THE strength of anti British feeling arising from episodes such as the deaths of the 10 hunger strikers in 1981 provided the IRA with large numbers of new members.
Dozens of sympathisers in Britain, including several from strong Irish nationalist backgrounds but with no previous IRA connection, offered to join the organisation.
The IRA accepted them with the view to their potential long term use as agents, known throughout the world of espionage and terrorism as "sleepers".
The men and women were simply left in place and told that one day they would be contacted to do some work.
Five years later, the first generation of the "sleepers" came to light during the IRA campaign which culminated in the bombing of the Conservative Party conference in Brighton in 1987.
Men, and a few women, who had not been heard of since their involvement in H Block demonstrations started reemerging in the company of IRA bomb teams sent over from Ireland with loads of explosives and guns.
The "sleeper" term belies the fact that their work includes the selection and reconnaissance of targets, as well as organising premises for preparing explosives and safe houses for the bomb teams.
A typical sleeper was Frank Ryan, from Harlow Essex who blew himself up while planting a bomb in St Albans in November, 1991. He had lived in England until aged 19 when he moved to Belfast, where he was trained and sent back to England.

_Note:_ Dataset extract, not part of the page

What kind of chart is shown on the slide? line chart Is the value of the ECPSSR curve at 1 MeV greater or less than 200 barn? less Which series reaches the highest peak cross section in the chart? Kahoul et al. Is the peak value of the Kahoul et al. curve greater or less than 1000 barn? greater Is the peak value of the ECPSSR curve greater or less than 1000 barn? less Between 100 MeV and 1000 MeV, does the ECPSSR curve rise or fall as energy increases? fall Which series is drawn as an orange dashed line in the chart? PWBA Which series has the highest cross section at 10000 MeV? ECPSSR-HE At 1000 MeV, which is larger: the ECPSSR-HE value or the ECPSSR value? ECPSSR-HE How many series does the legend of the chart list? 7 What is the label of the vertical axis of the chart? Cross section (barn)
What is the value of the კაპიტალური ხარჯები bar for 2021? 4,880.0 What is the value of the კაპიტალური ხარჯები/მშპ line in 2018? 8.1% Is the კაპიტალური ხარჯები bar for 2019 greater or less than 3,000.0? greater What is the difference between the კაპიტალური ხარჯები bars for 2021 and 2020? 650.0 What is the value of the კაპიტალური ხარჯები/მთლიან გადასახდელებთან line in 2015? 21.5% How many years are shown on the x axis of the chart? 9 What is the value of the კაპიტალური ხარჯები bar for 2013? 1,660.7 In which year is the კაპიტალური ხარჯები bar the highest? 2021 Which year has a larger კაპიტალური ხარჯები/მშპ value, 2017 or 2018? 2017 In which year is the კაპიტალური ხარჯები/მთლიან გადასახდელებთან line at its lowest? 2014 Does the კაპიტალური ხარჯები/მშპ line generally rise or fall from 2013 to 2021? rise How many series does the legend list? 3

At Ryan's funeral, a republican figure referred to "a generation of Ireland's youth who have acquired the skills to remain hidden, who come forward when required to do so", and asked: "How will the British defeat this invisible force?"

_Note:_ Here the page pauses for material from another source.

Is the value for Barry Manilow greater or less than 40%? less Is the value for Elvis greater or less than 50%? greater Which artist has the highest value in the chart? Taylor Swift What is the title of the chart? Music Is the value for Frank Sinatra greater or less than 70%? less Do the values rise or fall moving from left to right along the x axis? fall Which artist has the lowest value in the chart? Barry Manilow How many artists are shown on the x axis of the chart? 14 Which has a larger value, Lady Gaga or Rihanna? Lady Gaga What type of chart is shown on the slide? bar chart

The IRA also infiltrates the annual exodus of school leavers taking up third level education places in Britain.
Barry O'Donnell, from Coalisland, Co Tyrone, was arrested in London in 1990 with two rifles. He was attending an agricultural college in Shropshire. He was acquitted in court but was later shot dead along with three other IRA men in Tyrone.
Felim O hAdhmail, caught with explosives in 1994 in Preston, had been attending the local polytechnic.

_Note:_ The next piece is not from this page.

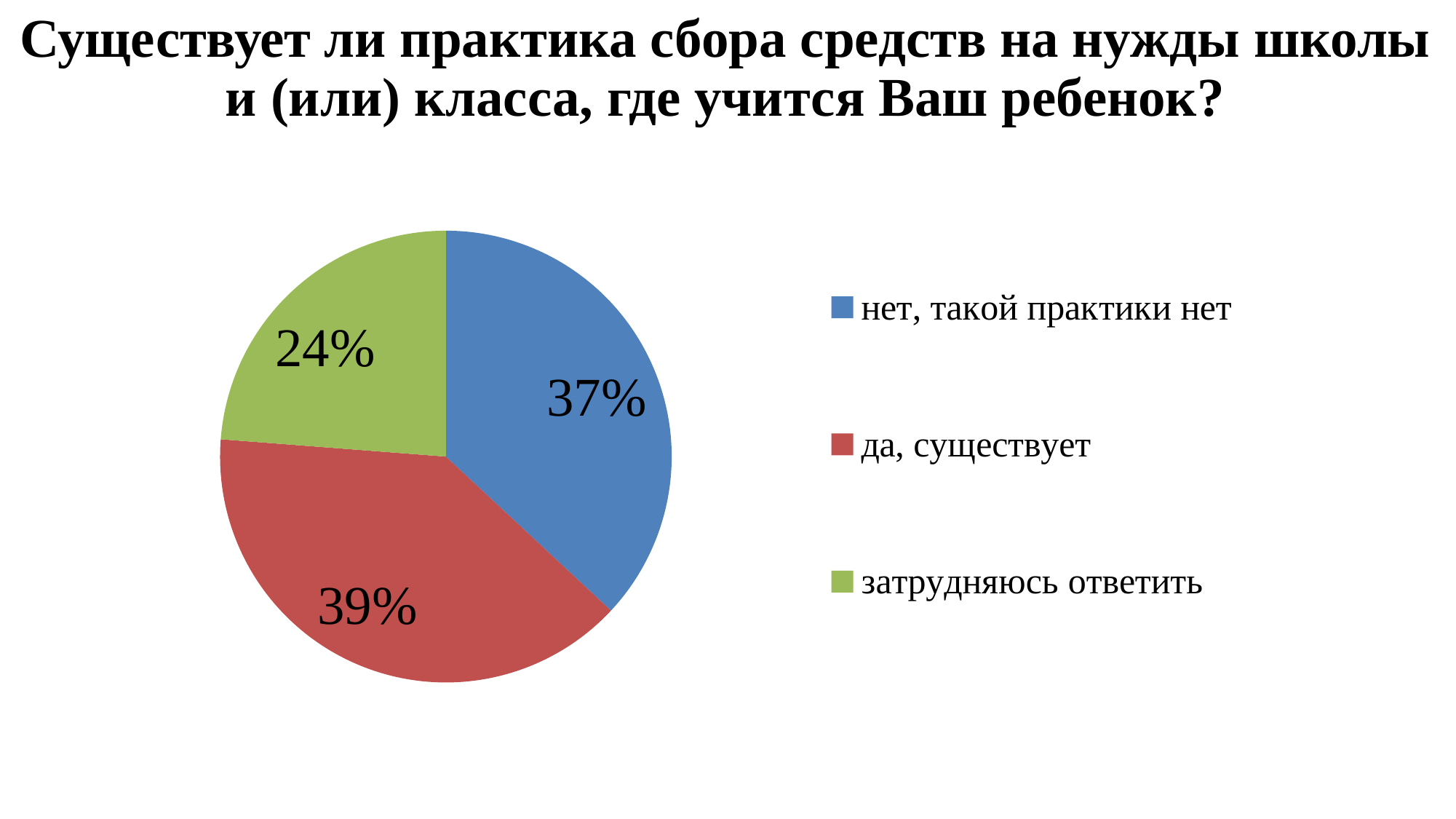
What type of chart is shown on the slide? pie chart Which category has the smallest slice of the pie? затрудняюсь ответить Which category has the largest slice of the pie? да, существует What is the difference in percentage points between "да, существует" and "нет, такой практики нет"? 2% How many slices does the pie chart have? 3 Which colour represents "затрудняюсь ответить" in the legend? green What share of the pie does "нет, такой практики нет" have? 37% Which colour represents "нет, такой практики нет" in the legend? blue What is the difference in percentage points between "нет, такой практики нет" and "затрудняюсь ответить"? 13% Which is larger: the slice for "да, существует" or the slice for "затрудняюсь ответить"? да, существует What share of the pie does "затрудняюсь ответить" have? 24% What share of the pie does "да, существует" have? 39%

In the late 1980s, the sleeper recruitment extended to members of extreme left wing groups in Britain.
In 1993, two Englishmen associated with a group called Red Action were arrested after they were recorded on a video camera planting a bomb in a bin outside Harrods.
At least three of the long sentence IRA prisoners in Britain are mend with no significant Irish family connections who worked for the IRA.
Diarmuid O'Neill, the son of a first generation Irish family living in London, who was shot dead on Monday, morning during police raids which uncovered 10 tons of explosives was just another of the IRA's invisible force in Britain.